I need some assistance getting started with WireShark and identifying the data it is capturing. The source computer is Windows XP and the destination is Windows Server 2008. Below are a few lines from one packet of a capture. The send computer is IP address 192.10.11.227 (in hex c0 a0 0b e3) and the destination is 192.10.11.222 (in hex c0 a0 0b de) . I think that the sender has the server role while the receiver is client. Contrary to my book the source address is in byte number 001A, not in the first byte. So what are bytes 0000 through 0019? Starting with byte 0034 I can identify the payload as the data sent from the application. I take that as meaning the last four bytes of the header are 0030 through 0033. Is that correct? Please post a link to a web page that provides this information. I did some searches and was unable to find a match. Edit: after original post, I edited off the text display on the right side to make the post more readable. asked 24 Nov ‘11, 20:24  bkelly edited 25 Nov ‘11, 15:17  Guy Harris ♦♦ |
2 Answers:
Destination Ethernet address Source Ethernet address Ethernet type field = 0x0800 means IPv4 IPv4 version and header length field - version 4, 5 32-bit words or 20 bytes IPv4 Type of Service/whatever it's called code point; 0 means "ordinary boring packet" Total length of the IPv4 datagram; 0x05d3 = 1491 bytes Identification - 0x215d Flags and fragment offset - Don't Fragment and fragment offset of 0, meaning "not fragmented" Time to live; 0x80 = 128 Protocol; 0x06 = 6 = TCP Header checksum = 0x3be9 Source IP address = 0xc0 0c0a 0x0b 0xe3 = 192.10.11.227 Destination IP address = 0xc0 0x0a 0x0b 0xd3 = 192.10.11.222 TCP source port; 0xbf68 = 49000 TCP destination port; 0xd830 = 55344 Sequence number; 0x91da9b27 = 2447022887 Acknowledgment number; 0x7a567559 = 2052486489 Data offset; 0x5 = 5 32-bit words = 20 bytes Flags; 0x10 = ACK Window; 0xffff = 65535 Checksum; 0xd5ee Urgent pointer; 0x0000 = 0 That’s all TCP payload. It starts at 0x0036, not 0x0034; it’s preceded by 14 bytes of Ethernet header and 20 bytes of IP header and 20 bytes of TCP header, so it’s at an offset of decimal 54 = 0x36. Bytes 0000 through 0019 are the Ethernet header and the IPv4 header up to and including the first byte of the IP header checksum. The IP source address starts at 001B. For a description of the Ethernet header, see the Wikipedia page for the Ethernet frame. Note that the preamble and start-of-frame delimiter are NOT part of the capture. For a description of the IPv4 header, see the “Packet structure” section of the Wikipedia page for IPv4. For a description of the TCP header, see the “TCP segment structure” section for the Wikipedia page for TCP. answered 25 Nov ‘11, 14:59 Guy Harris ♦♦ edited 25 Nov ‘11, 15:19 |
I'm thinking your analysis is flawed. The raw bytes as you see them are the complete Ehternet frame. So they start with the 6 byte destination MAC address (a Broadcom device) and source MAC address (a Trenton Technology device). The rest I didn't figure out. but from the first line it seems that Wireshark did, so why not look at the packet details? answered 25 Nov '11, 00:06  Jaap ♦ |
And like Jaap said: This is wireshark is for, to do this analysis for you, instead of doing it yourself :-)
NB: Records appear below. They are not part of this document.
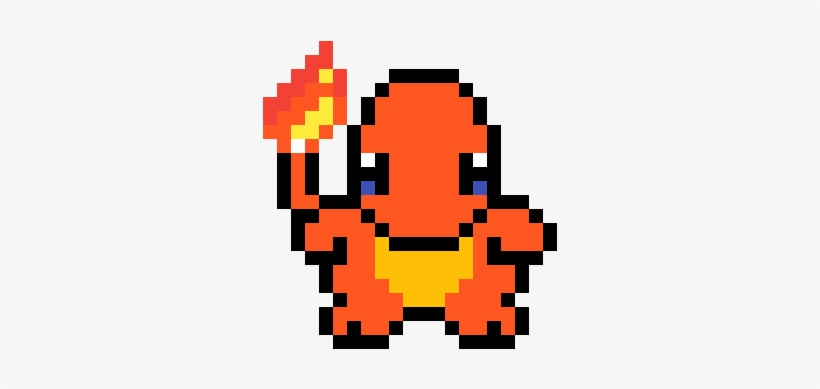 Charmander - Cartoon, transparent png download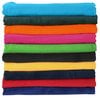 Additional Image 2 - a stack of colorful folded towels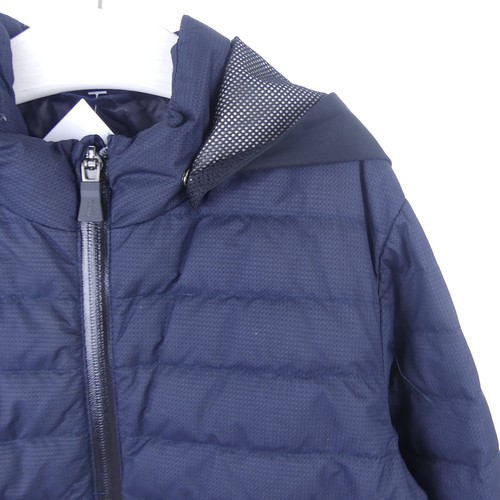 HERNO Jacke Steppjacke Daune Lightweight Kinder Blau Gr. 128 - Bild 2 von 3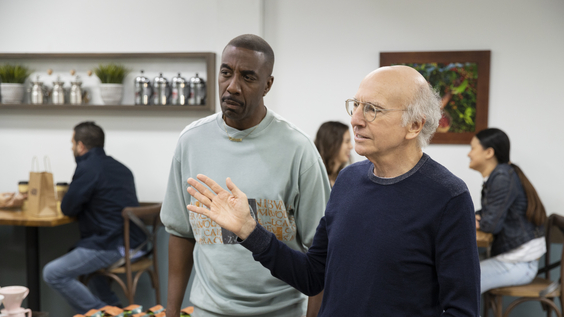 J.B. Smoove, Larry David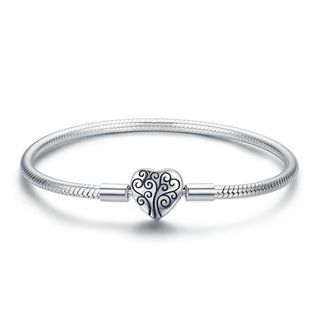 Pulsera Plata925 charm corazón REGALO LIQUIDACIÓN!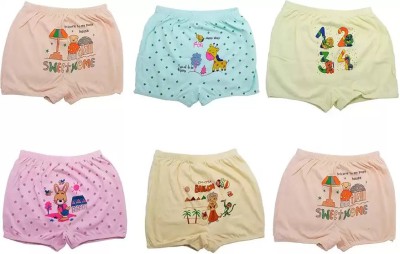 ARK SHINE Brief For Baby Boys(Multicolor Pack of 6)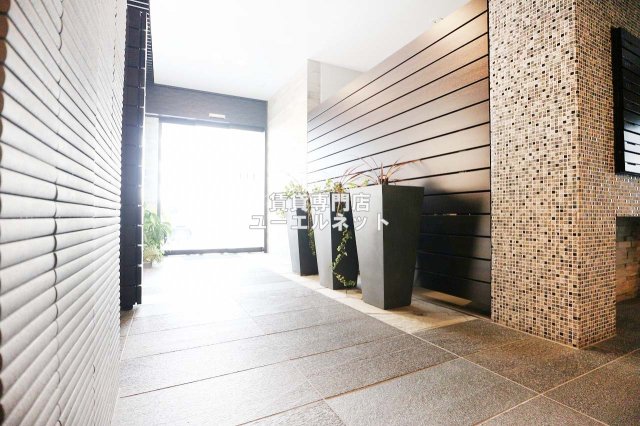 エントランス　綺麗なエントランス
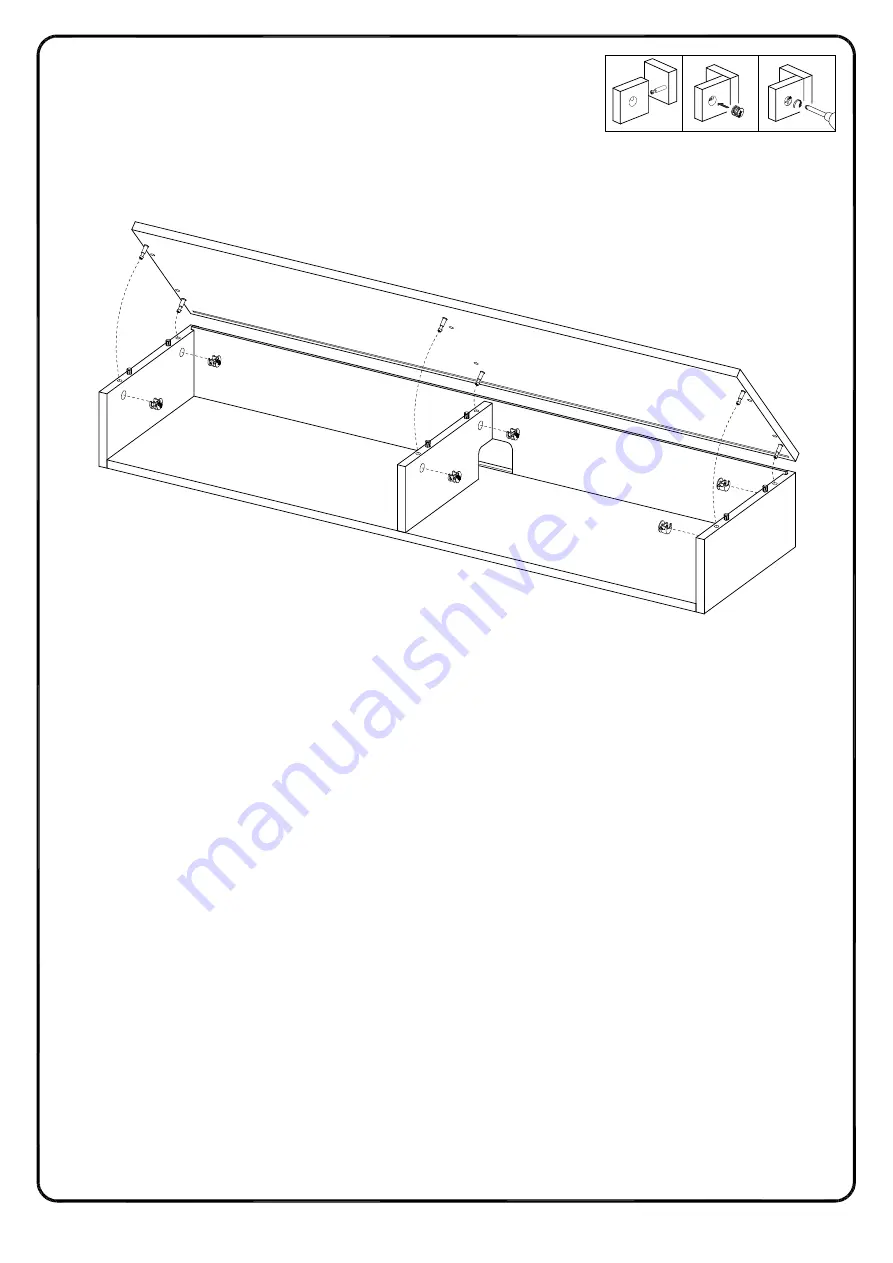 Walker Edison KOCM9E Assembly Instructions Manual Download Page 20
Ha, the man is a machine. Leaving tools at home and Stevens on the bookshelf. We’re such n00bs. ;)
The preamble threw me for a bit. I need to read more about that offset and what it means. I would like to let wireshark analyze everything, but there is something wrong with my code as detected by the receiving program not accepting my data. I need to check all the fields for correctness, and I think I found a problem. But that is in my code and not suitable for a question here.
Guy, Thank you for taking the time to write that all out.